Some doctors, primarily specialists, take the idea of multi-tasking too far, conducting two or more different surgeries at the same time. Most patients never know that the surgeon they trusted to handle only their procedure was actually involved in multiple surgeries at the same time.
Doctors and hospitals argue that these multiple surgeries save costs, decrease wait times, and don’t have negative results, but there are common-sense risks and there are now reports and studies questioning whether concurrent and multi-patient surgeries lead to errors which endanger patients.
A recent broad study on concurrent surgeries
A Canadian study examined nearly 90,000 hip operations across 75 hospitals. The study examined patients, who were part of multiple surgeries, for a year after the surgery. The findings found that these patients:
- Were under anesthesia longer
- Had longer surgeries
- Were more likely to develop complications such as infections or the need for a follow-up surgery
In fact, the rate of complications increased seven percent for every 10 minutes the patient was in the concurrent surgery. The average overlap time was between 30 and 60 minutes but some went much longer.
One important issue raised as a result of the study is the need for doctors to explain that their surgery will overlap with another patient – requiring informed consent from both patients. Many hospitals and surgeons are not obtaining this consent. The failure to properly inform patients of the dual operations may be grounds for medical malpractice if a patient suffers unreasonable medical consequences from the surgery.
Dr. James Rickert, an Indiana orthopedic surgeon and president of the Society for Patient Centered Orthopedics, said “This study shuts the door on the idea that simultaneous surgery is as safe as solo surgery, when the doctor’s just concentrating on you. The size, the numbers, the multiple institutions, and the long-term follow-up dwarf any of those other studies.”

Scene geometry reasoning data

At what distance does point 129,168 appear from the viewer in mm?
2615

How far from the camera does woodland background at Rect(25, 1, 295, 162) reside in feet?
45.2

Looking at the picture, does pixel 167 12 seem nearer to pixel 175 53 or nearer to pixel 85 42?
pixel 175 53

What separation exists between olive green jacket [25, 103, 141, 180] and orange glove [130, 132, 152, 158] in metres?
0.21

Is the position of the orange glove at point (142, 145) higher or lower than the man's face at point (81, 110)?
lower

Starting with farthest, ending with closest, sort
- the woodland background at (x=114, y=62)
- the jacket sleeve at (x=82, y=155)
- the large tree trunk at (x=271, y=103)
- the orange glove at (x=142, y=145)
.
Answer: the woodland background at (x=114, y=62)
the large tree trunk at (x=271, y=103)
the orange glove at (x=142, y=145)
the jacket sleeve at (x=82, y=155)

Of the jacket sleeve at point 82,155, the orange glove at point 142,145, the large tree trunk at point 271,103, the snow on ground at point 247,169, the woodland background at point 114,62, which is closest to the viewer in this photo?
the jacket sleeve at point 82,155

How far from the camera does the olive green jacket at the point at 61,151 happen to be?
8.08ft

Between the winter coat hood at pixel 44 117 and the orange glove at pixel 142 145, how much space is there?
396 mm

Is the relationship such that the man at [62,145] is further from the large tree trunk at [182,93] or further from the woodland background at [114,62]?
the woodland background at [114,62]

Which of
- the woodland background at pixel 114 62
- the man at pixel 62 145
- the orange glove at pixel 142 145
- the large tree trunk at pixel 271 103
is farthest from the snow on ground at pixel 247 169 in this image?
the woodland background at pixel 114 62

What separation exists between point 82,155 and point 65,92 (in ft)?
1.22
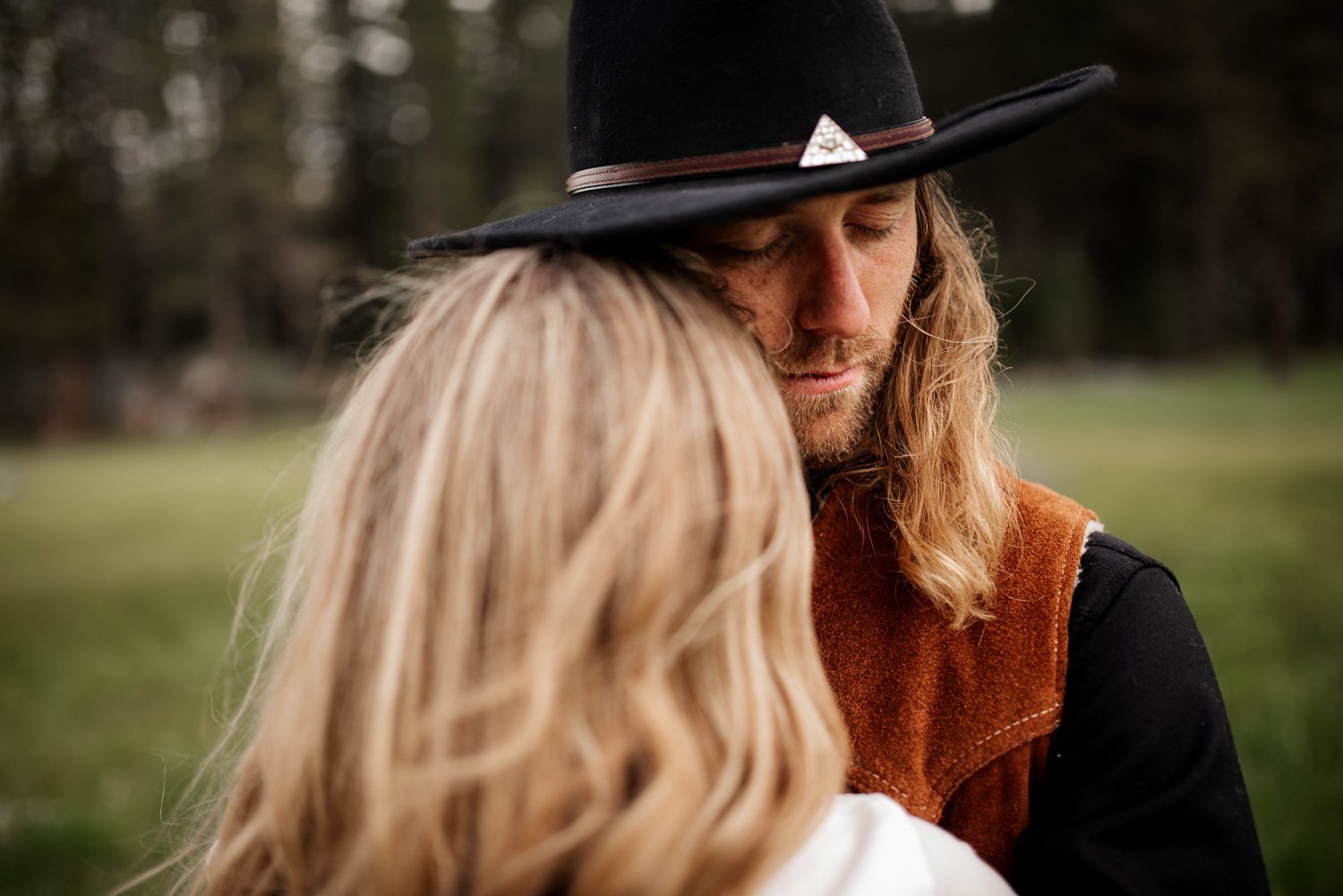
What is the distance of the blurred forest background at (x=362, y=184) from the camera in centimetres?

REQUIRED WORK
Decide whether each statement agrees with the passage on concurrent surgeries, answering yes or no and quoting the words from the passage that settle it. 1. The Canadian study covered hip operations at 75 hospitals. 2. The complication rate rose seven percent for every 30 minutes a patient spent in a concurrent surgery. 3. Dr. James Rickert is an orthopedic surgeon from Indiana.

RESULT FOR THIS EXERCISE
1. Yes: "A Canadian study examined nearly 90,000 hip operations across 75 hospitals."
2. No: "the rate of complications increased seven percent for every 10 minutes the patient was in the concurrent surgery."
3. Yes: "Dr. James Rickert, an Indiana orthopedic surgeon"